NEW YORK — It’s nothing new that the Phillies are thetalk of baseball. Get to the World Series two years in a row and win the NL East three straight years and there’s a tendency for others to do a little gabbing. That’s just the way it goes.
Still, the Phillies could not have imagined that some of the guys on other clubs as well as the national media types would be talking about them the way they have over the past couple of weeks.
As Charlie Manuel says, “Not good…”
It’s bad enough that the team has been shut out twice in a row by the Mets and three times in the last four games, but it’s not worrisome. Teams go through those offensive funks every season and the Phillies are no different. Sure, the hitters “stink right now,” as Ruben Amaro Jr. put it on Wednesday, but stink happens. The 15 runs in the last eight games swoon will be corrected because all that stuff evens out.
But what should folks be worried about with these Phillies? Well, there’s a bunch of things. It’s never good when the manager complains of listlessness and malaise from the team during the slump. The fact that Manuel closed the clubhouse doors for a little chat after the latest loss to the Mets is a pretty good kick in the pants—probably a better reality check than the 13-0 on the scoreboard the past two games.
Eventually, however, the Phillies will hit. There’s no fear in that. Sure, it might start with one of those home run feasts the team is known for where the majority of the scoring comes from a few bombs, but whatever. It’s worked so far. Instead, the fact that other teams and making fun of the Phillies is a big warning sign of where the team is…
They are a big-market club just like the Yankees and Red Sox.
Look no further than the message on a t-shirt seen in the Rockies clubhouse this week with a not-so veiled shot at the Phillies:
“We have: 84 home games, Tasers, Roy Halladay, Your signs.”
[Note: word is the guys behind the shirt are from the popular site, Zoo With Roy. They sent one to Rockies' manager Jim Tracy and outfielder Ryan Spilborghs had one in his locker. See, you never can have enough quality t-shirts.]
Put it this way—they aren’t making up shirts disparaging the Royals or the Pirates. Nope, that only works for the Yankees and Red Sox, which should serve notice to the Phillies that they are one of those teams. Sure, they knew as much already considering it’s tough to go to the World Series two years in a row without going unnoticed. But maybe the Phillies were unaware that other players, teams and fans saw them as arrogant.
C’mon, admit it… if Shane Victorino was on another team you’d look at him the way you saw Matthew Barnaby or Danny Ainge.
Remember when Phillies fans took delight in being the spoiler? Those were trite and sad times that did nothing more than to illustrate how mediocre the team was. Like there was that series at the Vet in 1986 where the Mets came in with a chance to clinch the NL East only to go away with the champagne still on ice. Or there was that Labor Day game where Curt Schilling beat the Yankees with 15 strikeouts.
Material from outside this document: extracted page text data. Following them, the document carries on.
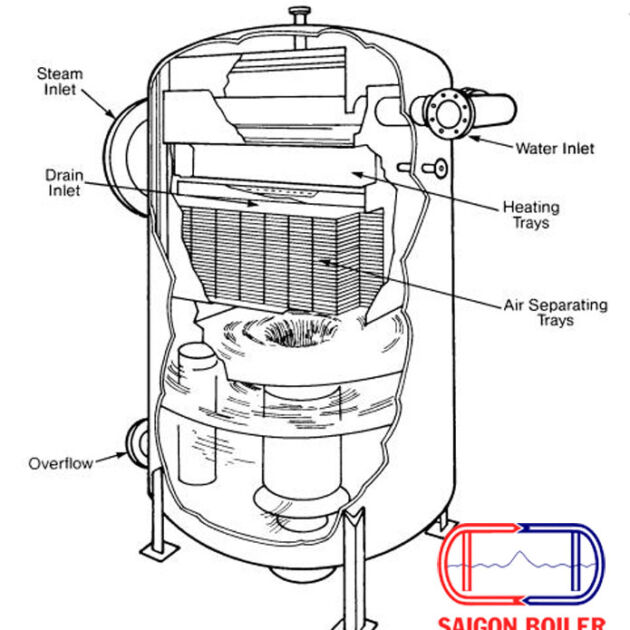 Steam Inlet

Water Inlet

Drain Inlet

Heating Trays

Air Separating Trays

Overflow

SAIGON BOILER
Ultimately they were defiant, fist-in-the-air moments that added up to nothing.
Taking pleasure in slowing the trip of people going somewhere doesn’t change the fact that you are still a loser.
That’s not the Phillies anymore. They are the team going somewhere while a bunch clubs like the Mets are trying to ruin the fun. They’re making up t-shirts and everything.
So what’s the plan? How can the Phillies turn 84 home games, tasers, Roy Halladay and the opposition’s signs into quiet respect and humble goodness instead intense dislike and unrepentant arrogance?
Tough one, huh?
How about this: when another manager tells the media that your team is a bunch of jerks, don’t rub his nose in it and tell him to, “quit crying.” If someone wants to be a jerk there’s no sense matching that behavior. Nobody wants to watch a jerk competition[1].
Another good idea is to not trade former American League Cy Young Award winners. That’s just the height of arrogance, isn’t it? Imagine believing your team is so good that it can send away a pitcher who produced the greatest postseason in team history since Grover Cleveland Alexander for a bunch of prospects. How are the teams that don’t have any Cy Young Award winners going to view that?
And how are they going to react when they get two shutouts in a row against you?
If the Phillies had legit trade bait aside from Domonic Brown, I’d suggest trading to get Cliff Lee or Roy Oswalt and wait for the bats to come alive. I’d also try to remember that what comes around goes around. Nothing lasts forever, folks. Someday the Phillies will be back trying to knock off good teams going somewhere.
Anyway, we’re here at CitiField waiting to see what Charlie has to say a day after his meeting. Be back soon…
[1] There are more pithy ways to describe this contest that are more suitable to the popular nomenclature, but we’ll just leave that for Meech or Deitch.